Jeff’s brother, Mac Townsend, lived in Michigan and he offered him a place to live. Mac was about fifteen years older than Jeff, and always kept a keen eye out for his brother’s welfare. As he stood back and watched the agony that relentlessly pursued his younger brother, he wanted to offer Jeff some relief. Mac believed he had never seen someone go through such hard times with such courage. Something had to give. So, since all of Jeff’s revenue was gone and he had nowhere else to turn, his next step was the move to Michigan.

It was necessary to sell the furniture and other belongings with all their tender memories as Jeff had no money to pay for storage. His dogs and cat, Maddie’s cat, needed to be re-homed. Mac’s view of the best in life was different from Jeff’s, and animals were not on his top ten list. Jeff’s world was spinning like a top, reminding him over and over that he had to find homes for his pets and it was torture. It beat him into the reality of a loss that burned his soul like a branding iron and forced his heart to crack a little every time he took a breath. Little Jim, his miniature dachshund, knew something was amiss with his relentless jumping and looks of “What’s up, Dad?”

“I know, Jim. I… I can’t take you with me.” Jeff’s eyes started to burn.

But, Shaker, his blood hound, just sat and watched him with the eye of a committed pal who felt the same pain, the same way, at the same time. Jeff crumbled on the floor next to him and hugged his buddy. “Shaker, man. I don’t want this. I have no choice.” He lost control and sobbed into Shaker’s soft neck. Shaker’s steady nature held Jeff together, but his eyes haunted Jeff’s soul. He knew he would miss his pets and their unconditional love and he believed losing them was as devastating as losing Maddie.

Harder than the separation from Shaker and Little Jim was the separation from Tess, Maddie’s cat. This re-homing was the ultimate abandonment. How could life go from living in peaceful autonomy on his little farm with faithful, furry companions to having nothing: and the bills just keep piling up. Numbness veiled Jeff’s existence as he tumbled faster and faster down the rabbit hole. It was surreal that an educated, experienced person with multiple skill sets could not find work. No one wanted him. Even retailers thought he would leave as soon as another job in construction came up – as if, and even if there were a position in retail for him, minimum wage is the enemy of the working man.
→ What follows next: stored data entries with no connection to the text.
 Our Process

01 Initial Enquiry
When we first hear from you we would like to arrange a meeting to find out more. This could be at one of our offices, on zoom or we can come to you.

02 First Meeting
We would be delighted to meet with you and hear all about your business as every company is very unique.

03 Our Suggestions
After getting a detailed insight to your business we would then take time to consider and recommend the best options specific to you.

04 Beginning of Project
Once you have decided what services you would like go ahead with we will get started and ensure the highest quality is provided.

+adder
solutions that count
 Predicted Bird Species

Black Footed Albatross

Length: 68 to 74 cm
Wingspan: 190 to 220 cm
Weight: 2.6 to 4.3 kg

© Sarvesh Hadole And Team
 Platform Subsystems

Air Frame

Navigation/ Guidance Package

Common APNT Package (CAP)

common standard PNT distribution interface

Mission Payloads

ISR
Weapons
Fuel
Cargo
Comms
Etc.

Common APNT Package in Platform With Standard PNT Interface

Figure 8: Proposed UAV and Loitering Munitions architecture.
Now, he was here in this state of absolute despair and surrender to the conditions in which he found himself, twisting his soul into fragmented bits of the past. Nagging anguish served only to deepen his sorrow and it disgusted him to realize that what once was his sanctuary and retreat from grief was no longer his possession.
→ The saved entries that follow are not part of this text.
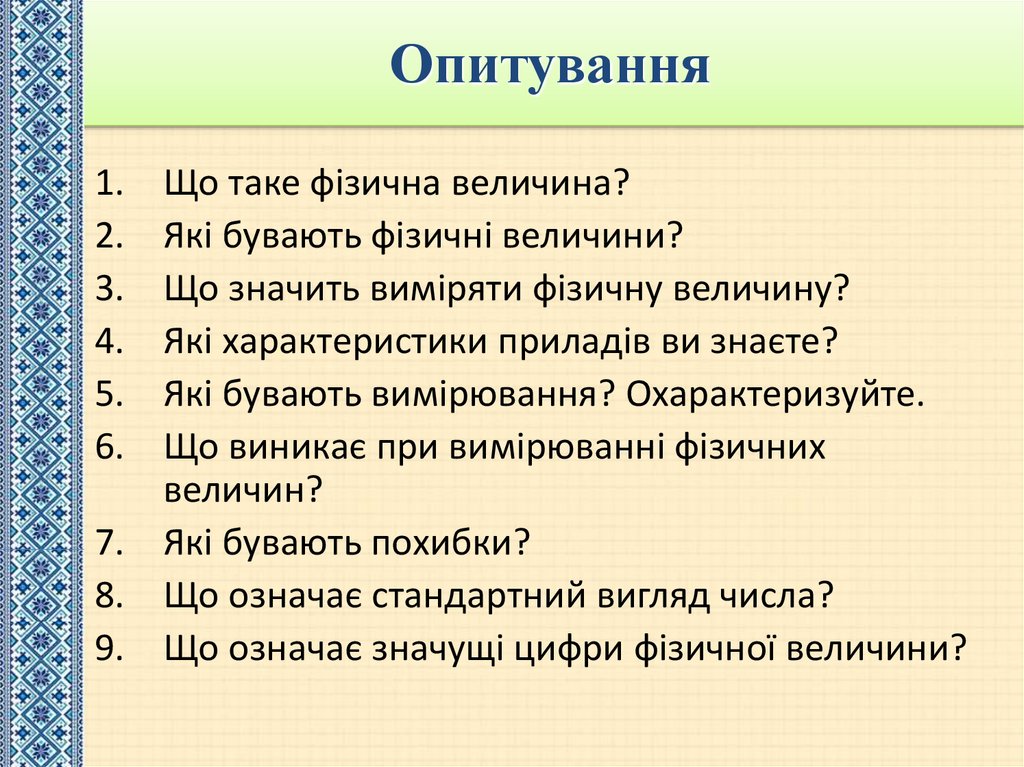 Опитування

1. Що таке фізична величина?
2. Які бувають фізичні величини?
3. Що значить виміряти фізичну величину?
4. Які характеристики приладів ви знаєте?
5. Які бувають вимірювання? Охарактеризуйте.
6. Що виникає при вимірюванні фізичних величин?
7. Які бувають похибки?
8. Що означає стандартний вигляд числа?
9. Що означає значущі цифри фізичної величини?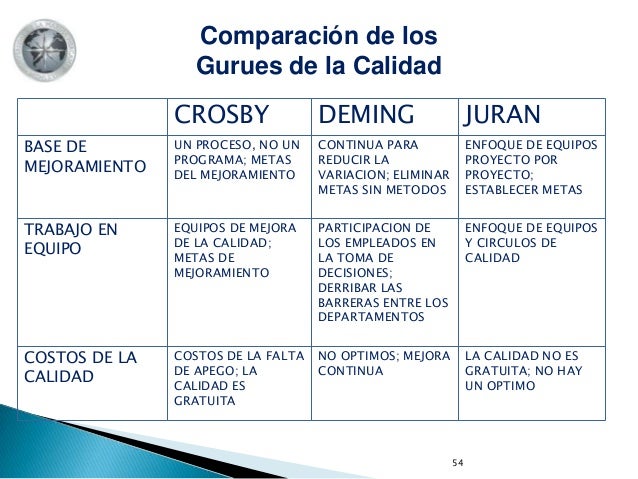 Comparación de los Gurues de la Calidad

| | CROSBY | DEMING | JURAN |
|---|---|---|---|
| BASE DE MEJORAMIENTO | UN PROCESO, NO UN PROGRAMA; METAS DEL MEJORAMIENTO | CONTINUA PARA REDUCIR LA VARIACION; ELIMINAR METAS SIN METODOS | ENFOQUE DE EQUIPOS PROYECTO POR PROYECTO; ESTABLECER METAS |
| TRABAJO EN EQUIPO | EQUIPOS DE MEJORA DE LA CALIDAD; METAS DE MEJORAMIENTO | PARTICIPACION DE LOS EMPLEADOS EN LA TOMA DE DECISIONES; DERRIBAR LAS BARRERAS ENTRE LOS DEPARTAMENTOS | ENFOQUE DE EQUIPOS Y CIRCULOS DE CALIDAD |
| COSTOS DE LA CALIDAD | COSTOS DE LA FALTA DE APEGO; LA CALIDAD ES GRATUITA | NO OPTIMOS; MEJORA CONTINUA | LA CALIDAD NO ES GRATUITA; NO HAY UN OPTIMO |

54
Everything on which Jeff rested his unhinged soul, every safeguard put in place to assist in grief management over Maddie’s death had been snatched out from under him. He didn’t realize that a person could shed tears without the sensation they were welling, but the salty liquid just seemed to stream from his eyes without warning. A vast void of emotion waylaid any love, or faith, or hope expected to surface after such losses. As he took one last look at his beautiful property, his journey into a dense forest of misery began and it was either go forward into it with a meager and tattered spirit, or die.